When thinking about the important features of a camera, most people think about the number of megapixels rather than how well it can see through blood.
Mechanical engineering graduates Michael Phillips and Phillip Cooper co-founded Vena Medical to create an endoscope that provides a real-time navigational perspective for physicians through SWIRVE, an acronym for shortwave infrared vascular endoscope. The instrument will assist in making interventional procedures faster and easier for physicians and safer for patients.
Beginning as a Capstone Design project, Vena Medical soon grew into a startup that has raised more than $150,000 in grants, including AC JumpStart, which provided $60,000. Funded by FedDev Ontario and the University of Waterloo, AC JumpStart is delivered through the Accelerator Centre and provides early stage technology startups with the seed capital, mentorship, and market-readiness tools needed to build a business in today’s knowledge economy. Phillips and Cooper are hoping to raise more money through seed grants to leverage their success.

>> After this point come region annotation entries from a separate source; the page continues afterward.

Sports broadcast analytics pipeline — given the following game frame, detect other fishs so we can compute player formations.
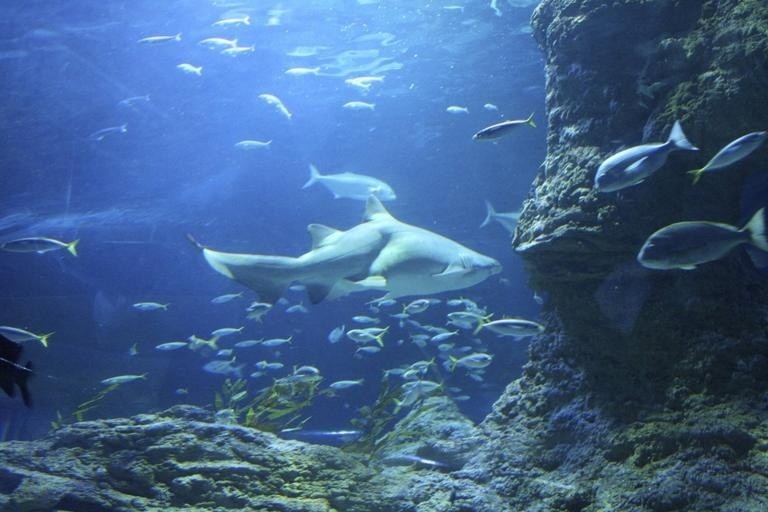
[88,0,546,422]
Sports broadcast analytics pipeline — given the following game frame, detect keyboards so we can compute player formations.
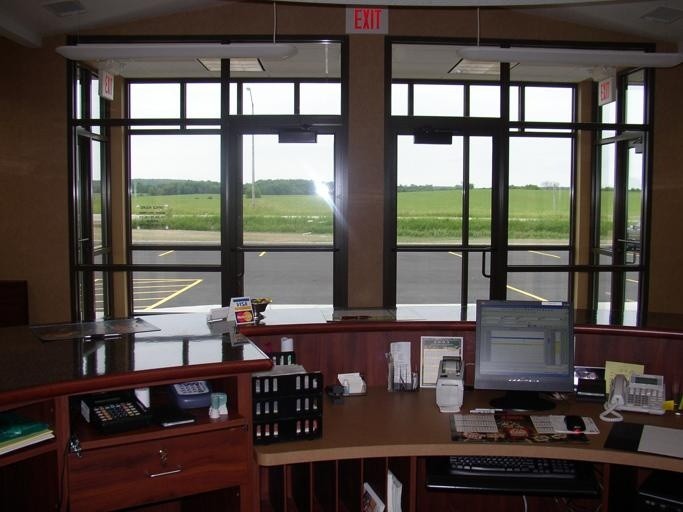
[446,456,580,484]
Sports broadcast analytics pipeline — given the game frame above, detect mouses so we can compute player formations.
[563,414,585,431]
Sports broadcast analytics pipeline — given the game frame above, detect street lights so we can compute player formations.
[245,86,255,208]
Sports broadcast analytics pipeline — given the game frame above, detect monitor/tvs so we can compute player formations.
[475,299,573,411]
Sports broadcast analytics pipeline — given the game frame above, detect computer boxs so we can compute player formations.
[637,475,683,512]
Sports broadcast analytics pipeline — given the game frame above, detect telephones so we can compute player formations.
[599,373,666,421]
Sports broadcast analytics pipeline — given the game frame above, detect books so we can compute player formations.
[362,482,386,512]
[388,471,402,511]
[0,422,55,455]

“We know physicians were struggling with being able to navigate through X-ray images and we want to create and market a solution,” says Phillips. “It’s incredibly difficult to see through blood using the current technologies that are available to physicians.”
In order to better understand how problematic navigation is in interventional procedures, Phillips and Cooper observed procedures at Victoria Hospital in London to witness these procedures firsthand.
Phillips’ father experienced the need for an endoscope with a real-time navigational perspective as a patient when he needed a clot removed from his calf. After undergoing surgery unsuccessfully the first time, he had to have a second surgery, which could have been avoided if the surgeons were able to see through the blood more clearly. Cooper’s father is an interventional radiologist who performs these procedures and suggested the idea.
Since Phillips’ and Cooper’s parents are doctors, they have a more advanced medical vocabulary than the average engineer and can have their medical questions answered quickly.
This fall, they’ll have the opportunity to attend the TMCx Accelerator, an incubator in Houston that provides pioneering health startups with the space and facilities to advance their health and medical technology companies.
“It’s hard on patients and physicians to have to perform and undergo multiple surgeries when they can be avoided,” says Phillips. “It’s also costly on the health care system to have to go back and do revisions. We want to create a solution that will benefit everyone.”